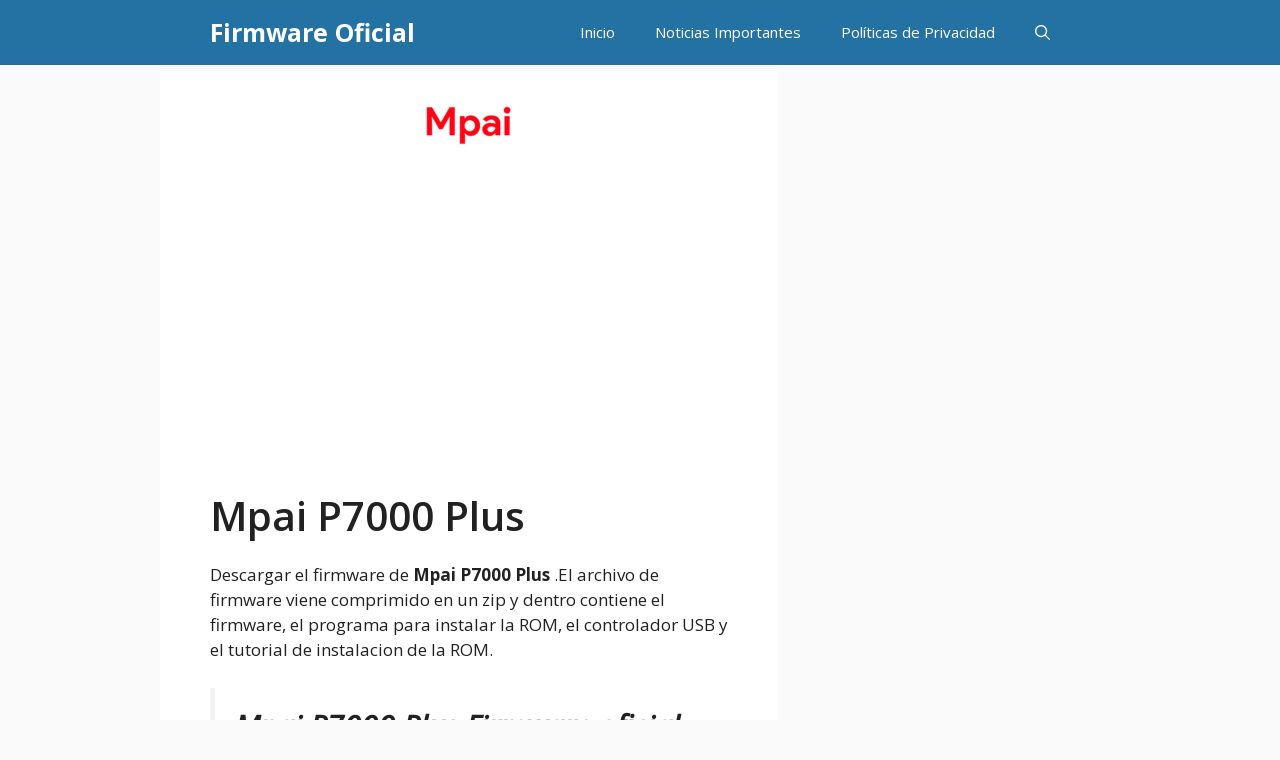

--- FILE ---
content_type: text/html; charset=utf-8
request_url: https://www.google.com/recaptcha/api2/aframe
body_size: 268
content:
<!DOCTYPE HTML><html><head><meta http-equiv="content-type" content="text/html; charset=UTF-8"></head><body><script nonce="vwHjKz62Yc0w2nOIIgPSKA">/** Anti-fraud and anti-abuse applications only. See google.com/recaptcha */ try{var clients={'sodar':'https://pagead2.googlesyndication.com/pagead/sodar?'};window.addEventListener("message",function(a){try{if(a.source===window.parent){var b=JSON.parse(a.data);var c=clients[b['id']];if(c){var d=document.createElement('img');d.src=c+b['params']+'&rc='+(localStorage.getItem("rc::a")?sessionStorage.getItem("rc::b"):"");window.document.body.appendChild(d);sessionStorage.setItem("rc::e",parseInt(sessionStorage.getItem("rc::e")||0)+1);localStorage.setItem("rc::h",'1768904051589');}}}catch(b){}});window.parent.postMessage("_grecaptcha_ready", "*");}catch(b){}</script></body></html>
##############################
* **WHAT TO DO**: Transcribe every entry exactly. Leave out the pictures.

* **RESPONSE AREA**:
--- FILE ---
content_type: text/html; charset=utf-8
request_url: https://www.google.com/recaptcha/api2/aframe
body_size: 268
content:
<!DOCTYPE HTML><html><head><meta http-equiv="content-type" content="text/html; charset=UTF-8"></head><body><script nonce="vwHjKz62Yc0w2nOIIgPSKA">/** Anti-fraud and anti-abuse applications only. See google.com/recaptcha */ try{var clients={'sodar':'https://pagead2.googlesyndication.com/pagead/sodar?'};window.addEventListener("message",function(a){try{if(a.source===window.parent){var b=JSON.parse(a.data);var c=clients[b['id']];if(c){var d=document.createElement('img');d.src=c+b['params']+'&rc='+(localStorage.getItem("rc::a")?sessionStorage.getItem("rc::b"):"");window.document.body.appendChild(d);sessionStorage.setItem("rc::e",parseInt(sessionStorage.getItem("rc::e")||0)+1);localStorage.setItem("rc::h",'1768904051589');}}}catch(b){}});window.parent.postMessage("_grecaptcha_ready", "*");}catch(b){}</script></body></html>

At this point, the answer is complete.